====== DATA FOR THIS EXERCISE ======

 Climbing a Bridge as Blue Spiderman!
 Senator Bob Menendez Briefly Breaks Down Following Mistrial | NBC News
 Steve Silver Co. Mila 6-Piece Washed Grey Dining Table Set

======
====== DATA FOR THIS EXERCISE ======

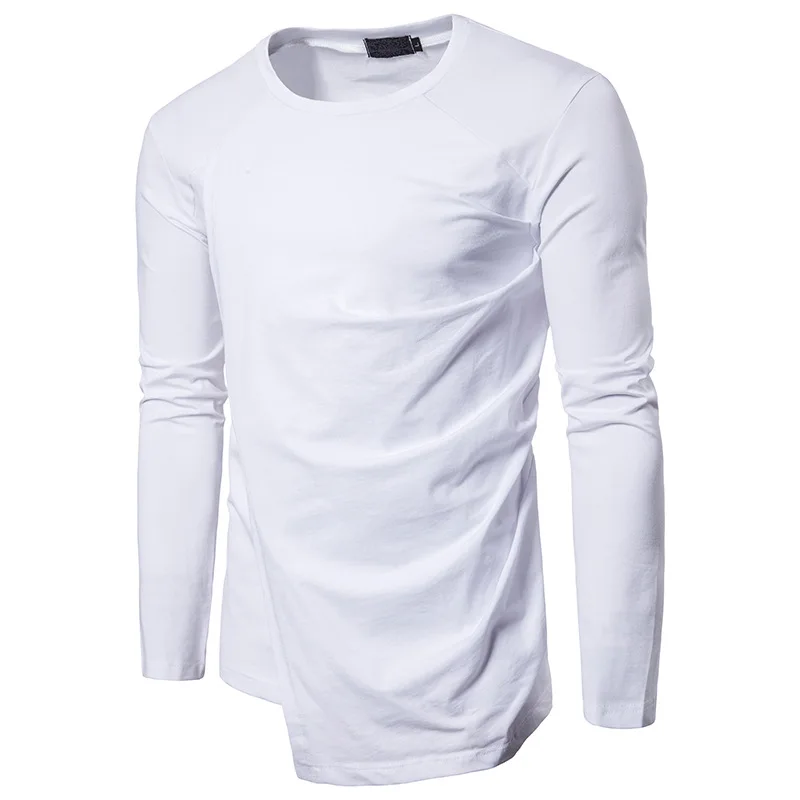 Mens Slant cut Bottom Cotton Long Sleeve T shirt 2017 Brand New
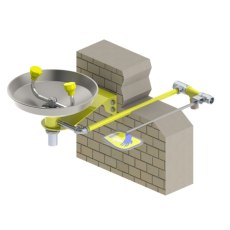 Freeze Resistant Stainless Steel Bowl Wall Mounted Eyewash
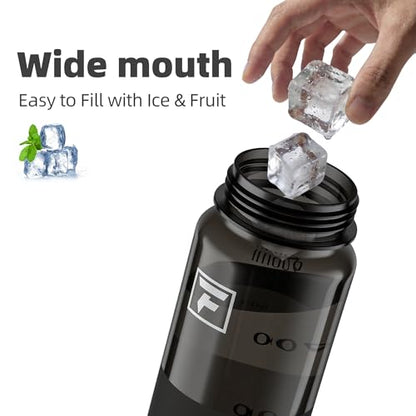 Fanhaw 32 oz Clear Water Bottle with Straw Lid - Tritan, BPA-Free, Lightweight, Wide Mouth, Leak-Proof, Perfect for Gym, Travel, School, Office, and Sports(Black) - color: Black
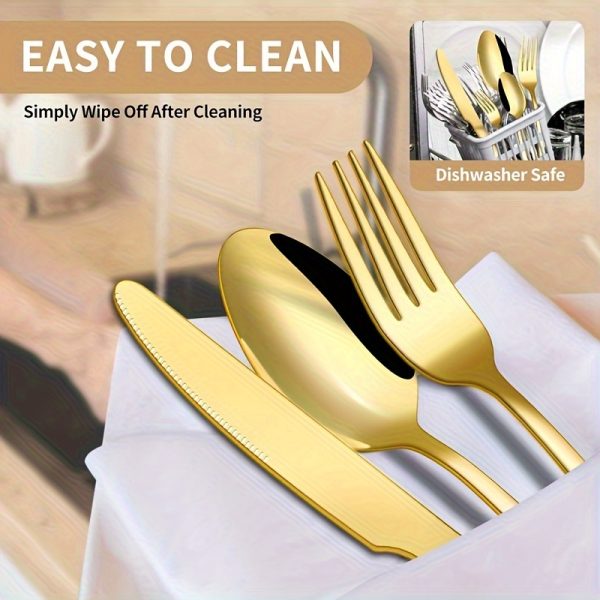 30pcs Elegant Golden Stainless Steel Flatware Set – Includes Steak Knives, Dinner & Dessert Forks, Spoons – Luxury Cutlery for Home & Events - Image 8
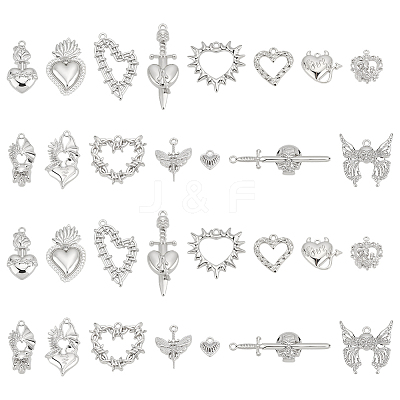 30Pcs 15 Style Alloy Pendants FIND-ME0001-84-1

======
====== DATA FOR THIS EXERCISE ======

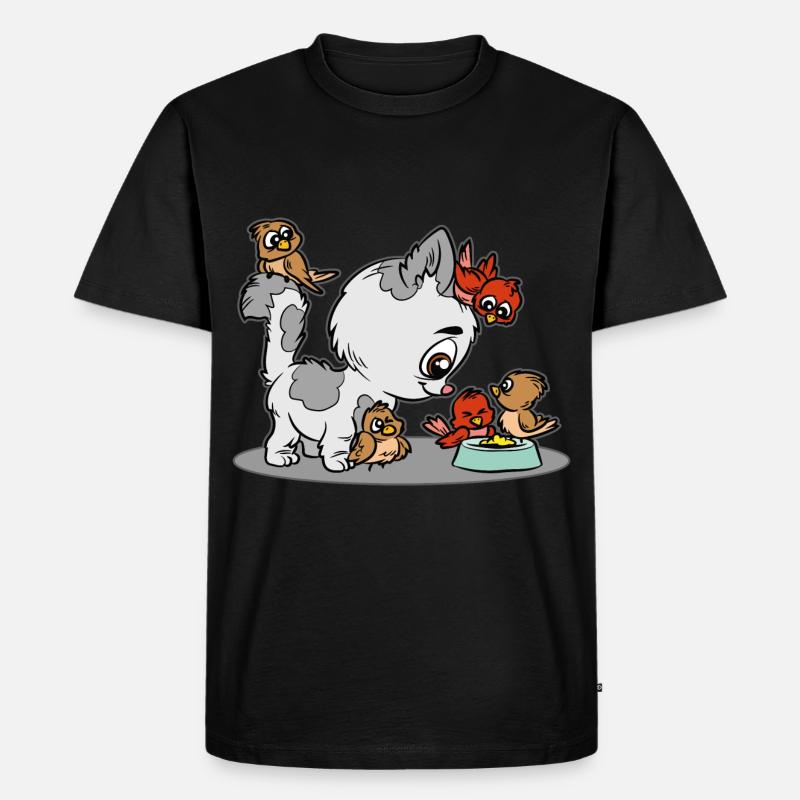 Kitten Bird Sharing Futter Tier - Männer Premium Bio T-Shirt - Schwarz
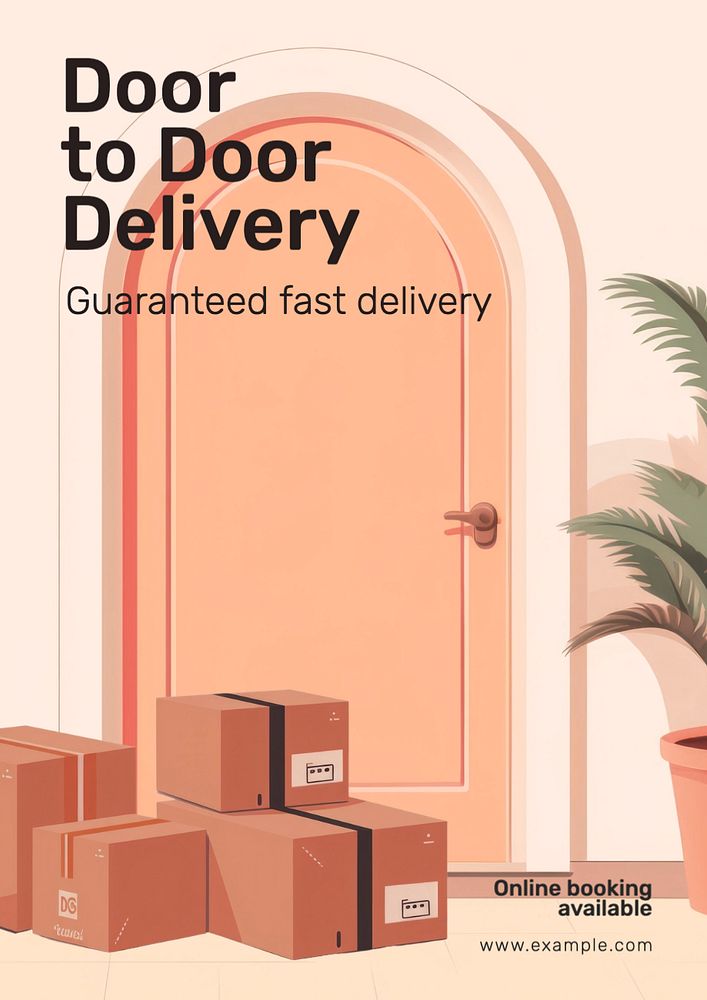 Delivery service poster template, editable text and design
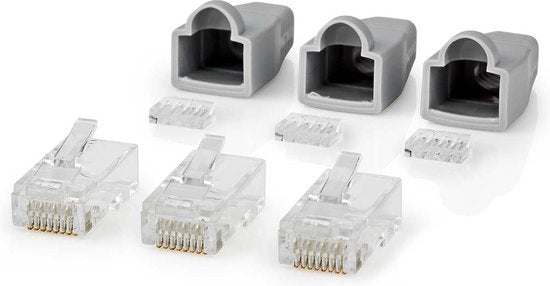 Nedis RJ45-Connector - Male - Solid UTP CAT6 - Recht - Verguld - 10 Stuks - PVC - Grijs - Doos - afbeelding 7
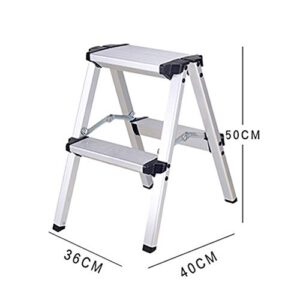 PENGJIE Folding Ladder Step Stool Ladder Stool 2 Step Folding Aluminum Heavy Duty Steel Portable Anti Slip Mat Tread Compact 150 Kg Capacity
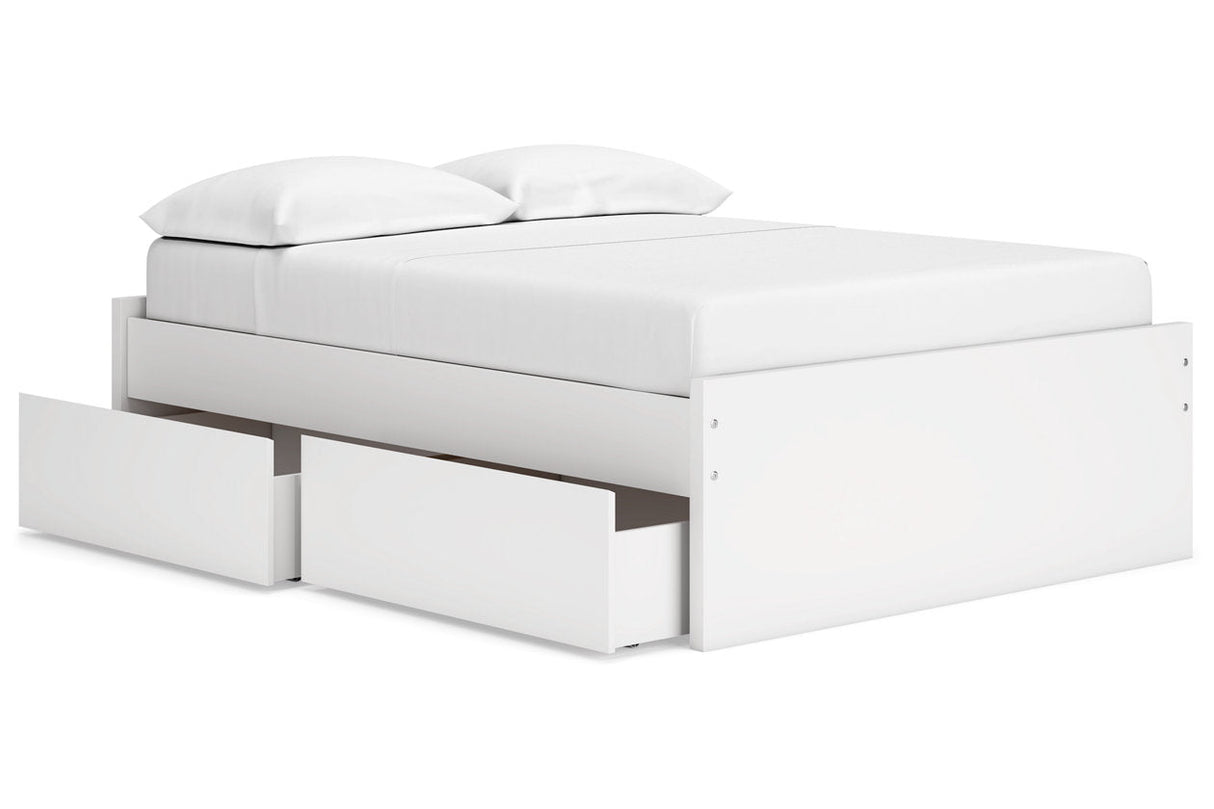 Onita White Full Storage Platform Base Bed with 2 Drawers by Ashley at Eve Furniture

======

WHAT THE TASK ASKS
The reply should hold exactly the lines above, starting at the line with "Kitten Bird Sharing" and ending at the line with "Onita White Full", and no pictures.

EXERCISE RESULT
 Kitten Bird Sharing Futter Tier - Männer Premium Bio T-Shirt - Schwarz
 Delivery service poster template, editable text and design
 Nedis RJ45-Connector - Male - Solid UTP CAT6 - Recht - Verguld - 10 Stuks - PVC - Grijs - Doos - afbeelding 7
 PENGJIE Folding Ladder Step Stool Ladder Stool 2 Step Folding Aluminum Heavy Duty Steel Portable Anti Slip Mat Tread Compact 150 Kg Capacity
 Onita White Full Storage Platform Base Bed with 2 Drawers by Ashley at Eve Furniture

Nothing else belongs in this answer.